Connect to Amazon MSK using IAM authentication

This post uses IAM authentication to connect to the respective Kafka cluster. For information about how to configure the producer for connectivity, refer to IAM access control.

Because you configure the cluster via IAM, grant Connect and WriteData permissions to the producer so that it can push messages to Kafka:

{
    “Version”: “2012-10-17”,
    “Statement”: [
        {            
            “Effect”: “Allow”,
            “Action”: [
                “kafka-cluster:Connect”
            ],
            “Resource”: “arn:aws:kafka:region:account-id:cluster/cluster-name/cluster-uuid “
        }
    ]
}
 
 
{
    “Version”: “2012-10-17”,
    “Statement”: [
        {            
            “Effect”: “Allow”,
            “Action”: [
                “kafka-cluster:Connect”,
                “kafka-cluster: DescribeTopic”,
            ],
            “Resource”: “arn:aws:kafka:region:account-id:topic/cluster-name/cluster-uuid/topic-name“
        }
    ]
}

This shows the Kafka excerpt of the IAM policy, which must be applied to the Kafka producer. When using IAM authentication, be aware of the current limits of IAM Kafka authentication, which affect the number of concurrent connections and IAM requests for a producer. Refer to Amazon MSK quota and follow the recommendation for authentication backoff in the producer client:

        Map<String, String> configuration = Map.of(
                “key.serializer”, “org.apache.kafka.common.serialization.StringSerializer”,
                “value.serializer”, “org.apache.kafka.common.serialization.StringSerializer”,
                “bootstrap.servers”, getBootstrapServer(),
                “security.protocol”, “SASL_SSL”,
                “sasl.mechanism”, “AWS_MSK_IAM”,
                “sasl.jaas.config”, “software.amazon.msk.auth.iam.IAMLoginModule required;”,
                “sasl.client.callback.handler.class”,
				“software.amazon.msk.auth.iam.IAMClientCallbackHandler”,
                “connections.max.idle.ms”, “60”,
                “reconnect.backoff.ms”, “1000”
        );

Additional considerations

Each MSK Serverless cluster can handle 100 requests per second. To reduce IAM authentication requests from the Kafka producer, place it outside of the handler. For frequent calls, there is a chance that Lambda reuses the previously created class instance and only reruns the handler.

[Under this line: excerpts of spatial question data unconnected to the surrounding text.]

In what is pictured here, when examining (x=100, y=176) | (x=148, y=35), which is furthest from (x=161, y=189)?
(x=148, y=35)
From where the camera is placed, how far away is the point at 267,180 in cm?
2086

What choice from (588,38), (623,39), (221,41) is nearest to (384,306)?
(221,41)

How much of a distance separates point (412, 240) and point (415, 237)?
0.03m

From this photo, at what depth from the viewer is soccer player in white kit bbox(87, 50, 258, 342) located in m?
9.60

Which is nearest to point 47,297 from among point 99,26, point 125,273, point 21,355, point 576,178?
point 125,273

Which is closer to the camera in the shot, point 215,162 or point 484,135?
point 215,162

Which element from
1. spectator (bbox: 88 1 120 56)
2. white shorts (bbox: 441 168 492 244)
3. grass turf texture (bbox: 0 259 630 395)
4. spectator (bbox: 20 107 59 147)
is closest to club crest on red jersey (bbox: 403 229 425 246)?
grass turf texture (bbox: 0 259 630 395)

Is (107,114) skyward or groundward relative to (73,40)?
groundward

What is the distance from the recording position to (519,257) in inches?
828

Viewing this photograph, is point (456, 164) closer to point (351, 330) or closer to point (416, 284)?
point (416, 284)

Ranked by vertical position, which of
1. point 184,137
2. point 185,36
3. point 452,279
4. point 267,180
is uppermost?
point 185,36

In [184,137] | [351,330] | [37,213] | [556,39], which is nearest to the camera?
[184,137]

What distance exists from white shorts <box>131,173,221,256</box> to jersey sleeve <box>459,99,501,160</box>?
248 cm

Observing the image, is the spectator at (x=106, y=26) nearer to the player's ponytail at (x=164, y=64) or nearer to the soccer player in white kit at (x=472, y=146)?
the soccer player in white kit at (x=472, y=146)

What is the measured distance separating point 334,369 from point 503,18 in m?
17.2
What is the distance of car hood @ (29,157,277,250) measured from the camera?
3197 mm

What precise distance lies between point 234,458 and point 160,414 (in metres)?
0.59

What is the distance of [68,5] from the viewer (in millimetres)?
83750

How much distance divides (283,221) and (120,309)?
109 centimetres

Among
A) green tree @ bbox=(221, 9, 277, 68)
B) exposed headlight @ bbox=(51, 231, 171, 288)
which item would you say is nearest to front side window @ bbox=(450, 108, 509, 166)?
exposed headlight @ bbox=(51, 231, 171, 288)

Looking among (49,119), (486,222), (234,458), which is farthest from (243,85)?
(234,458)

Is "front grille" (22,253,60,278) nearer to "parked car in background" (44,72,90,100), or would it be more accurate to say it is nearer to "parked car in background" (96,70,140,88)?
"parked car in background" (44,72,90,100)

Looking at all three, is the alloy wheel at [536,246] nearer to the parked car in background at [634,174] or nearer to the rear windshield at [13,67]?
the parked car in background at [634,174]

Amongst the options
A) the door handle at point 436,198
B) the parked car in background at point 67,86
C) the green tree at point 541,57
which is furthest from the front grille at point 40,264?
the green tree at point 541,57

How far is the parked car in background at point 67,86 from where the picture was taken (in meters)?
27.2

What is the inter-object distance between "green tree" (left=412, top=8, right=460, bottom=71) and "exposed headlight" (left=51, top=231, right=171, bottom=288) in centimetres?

For bursting workloads with a high number of concurrent API Gateway requests, this can lead to dropped messages. Although this might be tolerable for some workloads, for others this might not be the case.

In these cases, you can extend the architecture with a buffering technology like Amazon Simple Queue Service (Amazon SQS) or Amazon Kinesis Data Streams between API Gateway and Lambda.

To reduce latency, reduce cold start times for Java by changing the tiered compilation level to 1, as described in Optimizing AWS Lambda function performance for Java. Provisioned concurrency ensures that polling Lambda functions don’t need to warm up before requests arrive.

Conclusion

In this post, we showed how to create a serverless integration Lambda function between API Gateway and MSK Serverless as a way to do IAM authentication when your producer is not written in Java. You also learned about the native integration of Lambda and Amazon MSK on the consumer side. Additionally, we showed how to deploy such an integration with the AWS CDK.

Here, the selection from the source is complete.